In the summer of 1998, about 10 diploid maize plants were grown in the
field. This maize strain came from Corn-Nuts Inc., California as a gift
of Dr. D. L. Shaver. It grew in the Boston area as a semiperennial because
it failed to regrow from the previous root stock in the second year. During
most of the growth period, all of these plants grew vigorously. However,
in the middle of September, it was noticed that one of the plants was shorter
than the rest. The short plant was apparently slow in growth, with shortened
internodes and thick leaf laminae. At the end of September, a male inflorescence
developed normally, but only a few antheses appeared. Shortly afterward,
some plantlets generated from the spikelets. In the second week of October,
five of the plantlets were removed and planted in the greenhouse. They
stayed green and alive for nearly two months. Then they discontinued growth.
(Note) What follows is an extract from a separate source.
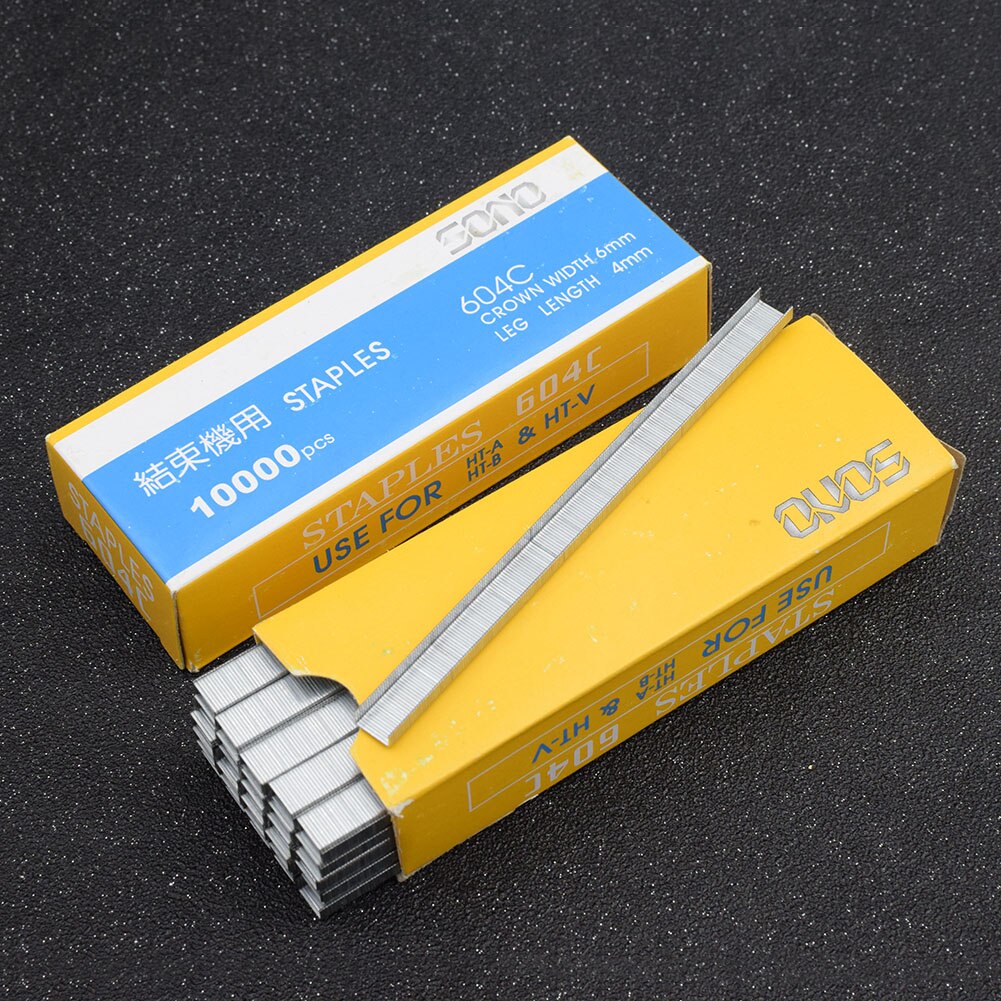 1/4/8 dozen 10000 stuks/doos 6 x 4mm 604c model premium papieren boeknietjes voor nietmachine wijnstokken bindmachine ht-a/ht-b/ht-v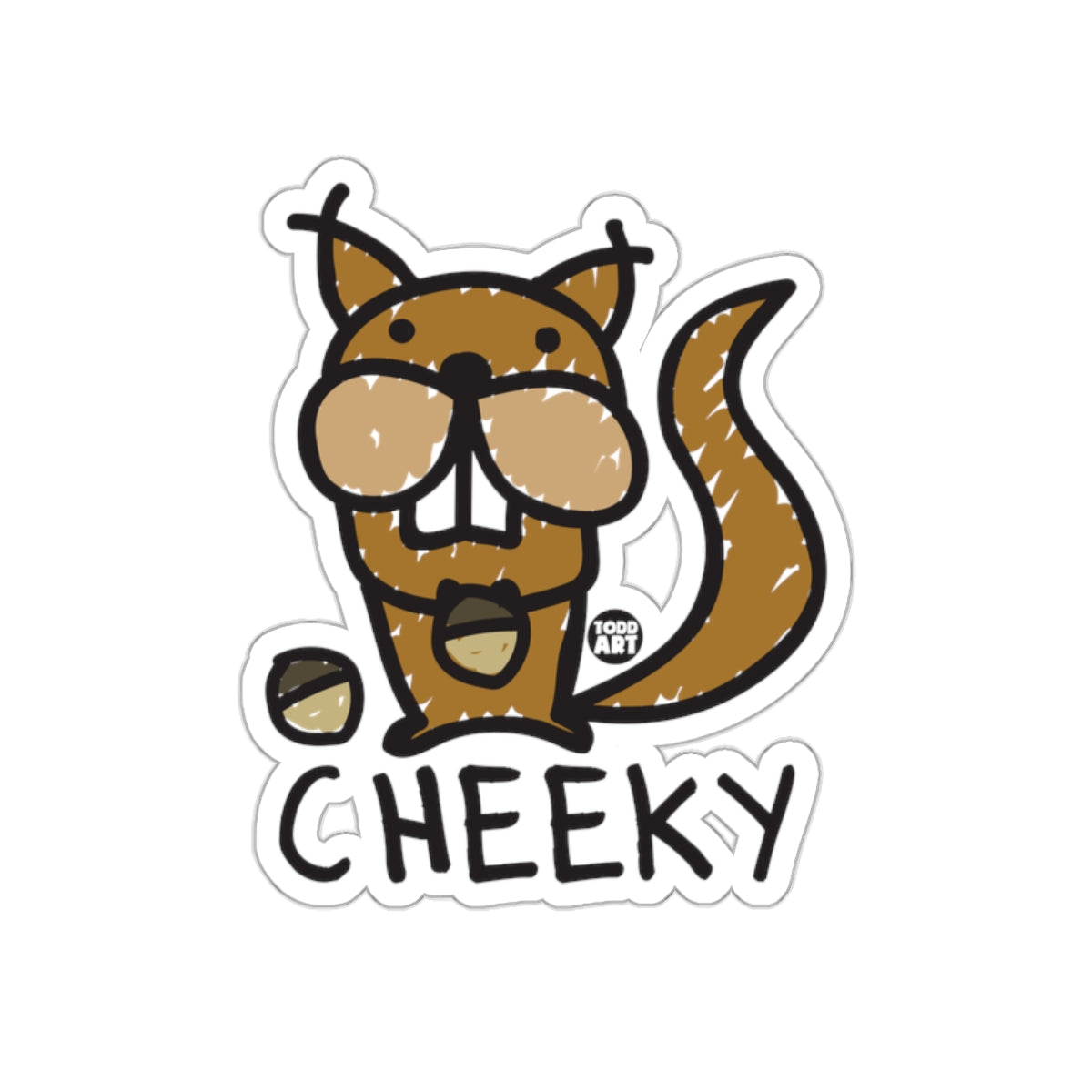 Todd Art Cheeky Squirrel Illustration Design Stickers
In 1946, Singleton (J. Hered. 37:61-64) reported plantlet generations of
a diploid sweet corn. His attempt to grow the plantlets upon removal from
the original plant was unsuccessful. He further found that the characteristic
of plantlet generation was possibly attributed to a recessive gene, id.
The reversion of floral meristem to juvenile shoot meristem as was observed
in the present study may also be due to a recessive gene. For developmental
genetics, it may be a valuable material of investigation.